Fourth Quarter 2016 Results:

  • Revenue of $297.5 million, compared to $272.4 million for the fourth quarter of 2015, an increase of 9.2 percent;
  • Diluted earnings per share from continuing operations of $0.54, compared to $0.57 for the fourth quarter of 2015, a decrease of 5.3 percent;
  • Depreciation and amortization expense of $23.5 million and interest expense of $8.1 million, compared to $21.3 million and $7.0 million for the fourth quarter of 2015, respectively, due primarily to the Tri-State Care Flight (TSCF) acquisition. This represents increases of 10.3 percent and 17.0 percent, respectively; and
  • Adjusted earnings before interest, taxes, depreciation and amortization (EBITDA) from continuing operations* (a non-GAAP measure) of $66.4 million, compared to $65.6 million for the fourth quarter of 2015, an increase of 1.2 percent.
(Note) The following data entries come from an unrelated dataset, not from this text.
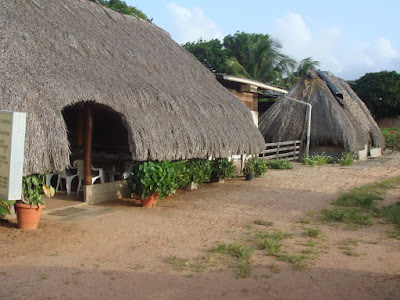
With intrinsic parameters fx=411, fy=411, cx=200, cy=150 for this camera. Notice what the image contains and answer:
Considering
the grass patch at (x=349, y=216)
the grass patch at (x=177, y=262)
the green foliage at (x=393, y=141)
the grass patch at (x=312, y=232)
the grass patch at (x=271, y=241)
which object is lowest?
the grass patch at (x=177, y=262)

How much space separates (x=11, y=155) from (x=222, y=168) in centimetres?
849

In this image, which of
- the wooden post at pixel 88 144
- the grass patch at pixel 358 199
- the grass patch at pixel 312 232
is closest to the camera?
the grass patch at pixel 312 232

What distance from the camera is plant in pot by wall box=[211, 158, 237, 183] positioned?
12.1 meters

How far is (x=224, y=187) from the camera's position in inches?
460

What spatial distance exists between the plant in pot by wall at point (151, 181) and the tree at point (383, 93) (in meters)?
31.7

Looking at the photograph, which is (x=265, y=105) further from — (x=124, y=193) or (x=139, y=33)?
(x=124, y=193)

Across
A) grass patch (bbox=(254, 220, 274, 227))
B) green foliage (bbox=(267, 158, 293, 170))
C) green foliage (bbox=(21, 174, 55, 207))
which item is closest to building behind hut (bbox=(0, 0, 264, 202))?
green foliage (bbox=(21, 174, 55, 207))

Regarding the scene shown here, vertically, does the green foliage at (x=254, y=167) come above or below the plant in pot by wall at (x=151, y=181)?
above

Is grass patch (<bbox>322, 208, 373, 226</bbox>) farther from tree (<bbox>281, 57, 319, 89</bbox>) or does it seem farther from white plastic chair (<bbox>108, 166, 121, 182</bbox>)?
tree (<bbox>281, 57, 319, 89</bbox>)

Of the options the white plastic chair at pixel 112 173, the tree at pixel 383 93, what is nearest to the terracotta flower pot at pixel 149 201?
the white plastic chair at pixel 112 173

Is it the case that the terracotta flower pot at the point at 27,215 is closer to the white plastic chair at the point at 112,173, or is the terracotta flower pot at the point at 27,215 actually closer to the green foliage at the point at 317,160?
the white plastic chair at the point at 112,173

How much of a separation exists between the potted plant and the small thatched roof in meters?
15.4

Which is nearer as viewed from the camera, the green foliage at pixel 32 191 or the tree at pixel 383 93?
the green foliage at pixel 32 191

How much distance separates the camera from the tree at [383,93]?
36.3 metres
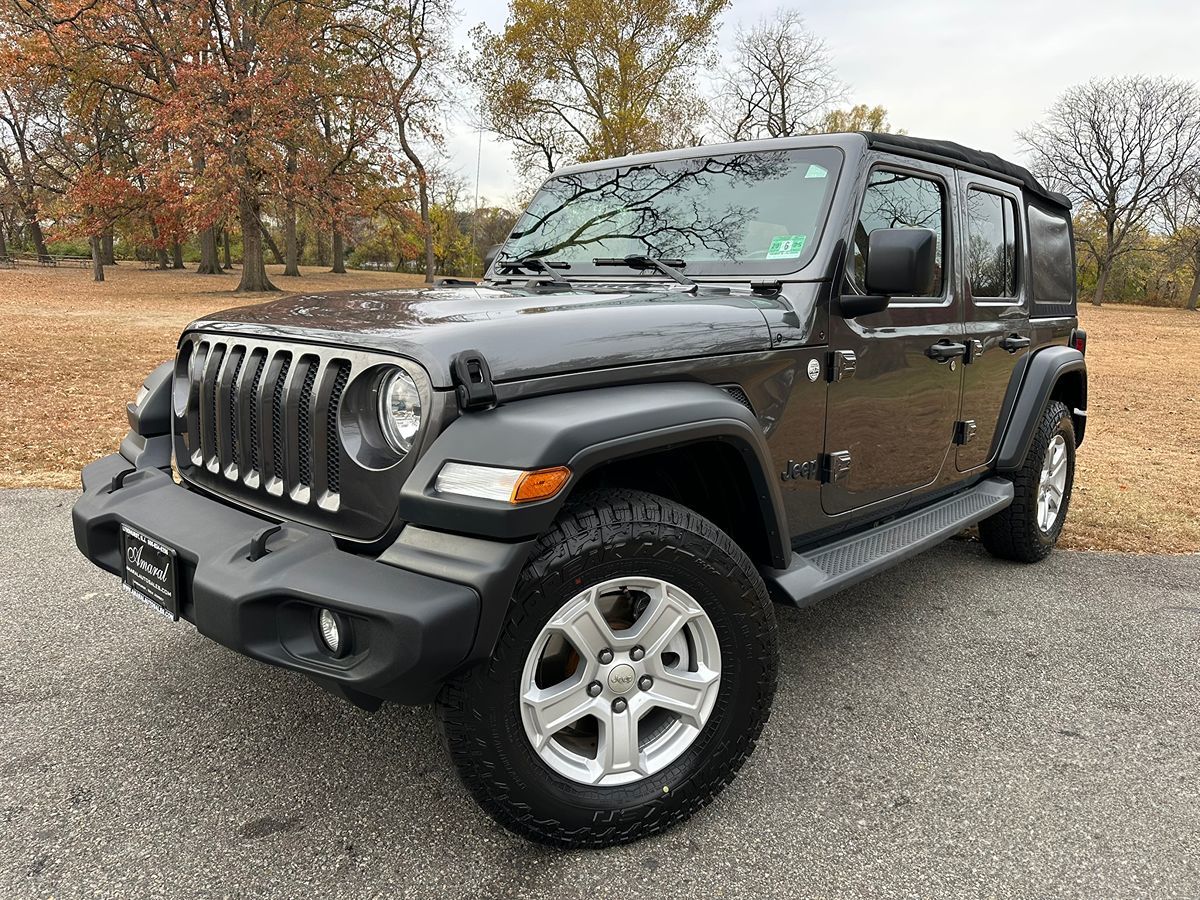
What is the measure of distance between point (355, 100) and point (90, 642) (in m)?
24.9

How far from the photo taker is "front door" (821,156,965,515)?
2.85 metres

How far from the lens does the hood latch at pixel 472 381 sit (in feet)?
6.08

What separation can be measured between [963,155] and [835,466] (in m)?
1.74

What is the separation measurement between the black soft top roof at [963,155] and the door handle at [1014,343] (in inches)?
30.9

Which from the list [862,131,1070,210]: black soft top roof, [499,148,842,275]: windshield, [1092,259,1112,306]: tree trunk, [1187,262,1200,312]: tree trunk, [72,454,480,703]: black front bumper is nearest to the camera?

“Patient transports rebounded in the fourth quarter, increasing 11.1 percent in total and 1.5 percent on a same-base basis as the company benefited from changes implemented towards the end of the third quarter and early in the fourth quarter and from more normal weather,” said Aaron Todd, CEO of Air Methods. “We remain focused on driving shareholder value by improving the utilization of the company’s assets, increasing its net revenue per transport through improvements in the company’s revenue cycle operations and increasing the percent of commercial claims that are in network, growing the company’s air medical footprint, and increasing the revenue and profitability of the tourism operations.”

“In the fourth quarter, we continued to make significant progress on one of our highest priorities, achieving a year-over-year reduction in DSOs of six days to 124 days,” said Peter Csapo, CFO of Air Methods. “When coupled with the 38 percent reduction in capital expenditures in 2016, the company’s free cash flow* (a non-GAAP measure) for 2016 improved by $111.7 million over the prior year.”